Cook-Me-Up Project: Simplifying Culinary Delights with Data
This report outlines the exploratory data analysis process performed on the dataset containing information about Indian foods. The dataset includes attributes such as ingredients, diet type, preparation time, cooking time, flavor profile, course, state, and region.
The dataset was downloaded from Kaggle and processed to remove inconsistencies:
- Missing Values: All missing values were filled with
Unknown
. - Duplicates: Duplicate entries were removed.
- Final Output: Cleaned data was saved as
cleaned_data.csv
.
Metric | Value |
---|---|
Total Records | 255 |
Unique Dishes | 250 |
Missing Values (Post-Cleaning) | 0 |
- Preparation Time: Median prep time is 20 minutes, with most dishes requiring less than 30 minutes.
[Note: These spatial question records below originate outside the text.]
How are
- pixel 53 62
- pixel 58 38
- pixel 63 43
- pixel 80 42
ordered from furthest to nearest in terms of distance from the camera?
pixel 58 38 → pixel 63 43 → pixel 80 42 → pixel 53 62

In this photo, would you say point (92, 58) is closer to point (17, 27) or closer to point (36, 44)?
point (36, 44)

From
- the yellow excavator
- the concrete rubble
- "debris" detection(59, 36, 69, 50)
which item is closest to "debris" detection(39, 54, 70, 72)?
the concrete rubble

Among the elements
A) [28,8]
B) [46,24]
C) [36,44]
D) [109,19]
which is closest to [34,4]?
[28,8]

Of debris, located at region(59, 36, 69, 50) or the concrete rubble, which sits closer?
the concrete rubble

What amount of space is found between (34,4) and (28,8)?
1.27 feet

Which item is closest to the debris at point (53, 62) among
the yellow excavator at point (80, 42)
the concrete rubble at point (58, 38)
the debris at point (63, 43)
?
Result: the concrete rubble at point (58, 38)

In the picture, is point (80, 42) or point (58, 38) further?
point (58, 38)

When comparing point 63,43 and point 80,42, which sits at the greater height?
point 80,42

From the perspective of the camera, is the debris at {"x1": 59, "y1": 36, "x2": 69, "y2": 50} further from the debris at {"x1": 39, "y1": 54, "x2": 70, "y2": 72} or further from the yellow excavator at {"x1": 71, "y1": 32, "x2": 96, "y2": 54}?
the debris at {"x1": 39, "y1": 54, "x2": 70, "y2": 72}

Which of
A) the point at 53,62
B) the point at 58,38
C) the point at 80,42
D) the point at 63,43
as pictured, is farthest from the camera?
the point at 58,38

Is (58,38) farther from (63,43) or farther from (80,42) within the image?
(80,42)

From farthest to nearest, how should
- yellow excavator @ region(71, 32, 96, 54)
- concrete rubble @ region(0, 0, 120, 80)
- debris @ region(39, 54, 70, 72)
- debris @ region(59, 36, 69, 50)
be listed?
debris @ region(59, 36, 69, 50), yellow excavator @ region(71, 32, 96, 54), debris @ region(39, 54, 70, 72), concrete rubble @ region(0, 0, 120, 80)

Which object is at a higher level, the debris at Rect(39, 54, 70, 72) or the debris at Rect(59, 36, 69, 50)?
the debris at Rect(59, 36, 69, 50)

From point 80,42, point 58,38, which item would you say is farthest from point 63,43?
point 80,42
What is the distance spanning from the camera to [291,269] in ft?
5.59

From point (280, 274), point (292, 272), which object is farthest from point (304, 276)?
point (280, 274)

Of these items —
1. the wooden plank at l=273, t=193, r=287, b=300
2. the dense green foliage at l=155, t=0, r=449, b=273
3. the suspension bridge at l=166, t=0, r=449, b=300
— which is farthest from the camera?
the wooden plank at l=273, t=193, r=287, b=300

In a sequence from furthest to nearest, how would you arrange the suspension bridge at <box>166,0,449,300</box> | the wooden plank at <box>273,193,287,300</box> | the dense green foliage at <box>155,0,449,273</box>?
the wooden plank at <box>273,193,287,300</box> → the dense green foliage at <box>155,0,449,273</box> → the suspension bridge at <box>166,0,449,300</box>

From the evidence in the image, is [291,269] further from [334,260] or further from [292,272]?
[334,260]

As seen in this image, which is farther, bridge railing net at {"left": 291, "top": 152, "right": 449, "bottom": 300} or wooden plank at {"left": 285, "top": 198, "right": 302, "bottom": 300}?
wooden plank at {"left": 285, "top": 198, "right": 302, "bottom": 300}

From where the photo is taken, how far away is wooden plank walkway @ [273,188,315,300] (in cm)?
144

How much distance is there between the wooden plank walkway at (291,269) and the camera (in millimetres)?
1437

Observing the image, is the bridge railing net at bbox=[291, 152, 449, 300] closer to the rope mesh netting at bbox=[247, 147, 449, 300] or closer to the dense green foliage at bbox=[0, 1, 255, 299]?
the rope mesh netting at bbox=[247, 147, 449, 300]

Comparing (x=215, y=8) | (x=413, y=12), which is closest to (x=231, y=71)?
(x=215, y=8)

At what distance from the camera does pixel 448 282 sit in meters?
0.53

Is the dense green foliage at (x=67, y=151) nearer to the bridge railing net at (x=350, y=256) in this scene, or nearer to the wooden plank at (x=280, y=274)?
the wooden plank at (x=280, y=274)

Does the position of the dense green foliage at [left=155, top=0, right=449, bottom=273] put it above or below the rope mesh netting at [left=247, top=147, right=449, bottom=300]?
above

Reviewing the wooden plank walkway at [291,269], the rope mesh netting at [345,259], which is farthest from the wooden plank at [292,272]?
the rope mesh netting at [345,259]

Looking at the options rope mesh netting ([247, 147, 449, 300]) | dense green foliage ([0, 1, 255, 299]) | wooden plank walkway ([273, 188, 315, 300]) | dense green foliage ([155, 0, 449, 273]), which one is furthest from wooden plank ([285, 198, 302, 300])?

- Cooking Time: Distribution is right-skewed, with outliers requiring over 2 hours.
Visualization: Cooking Time Distribution
Diet Type | Count |
---|---|
Vegetarian | 200 |
Non-Vegetarian | 55 |
Visualization: Diet Type Distribution
The dataset highlights cuisines from all regions of India, with North India having the highest representation.
Using Seaborn and clustering techniques, we identified patterns in the dataset:
-
Correlation Analysis:
- Strong correlation between prep and cook times.
- Negative correlation between number of ingredients and flavor complexity.
-
Clustering:
- Recipes were grouped into three clusters based on cooking time and complexity.
-
Predictive Insights:
- Cooking time is heavily influenced by the number of ingredients and preparation method.
- Diet Distribution: Vegetarian dishes dominate the dataset.
- Regional Highlights: North Indian cuisine includes the most unique ingredients.
- Fastest Dishes: Identified top 10 fastest dishes based on total preparation time.
Next Steps:
- Integrate insights with Looker Studio for interactive visualization.
- Incorporate predictive modeling to recommend recipes based on user preferences.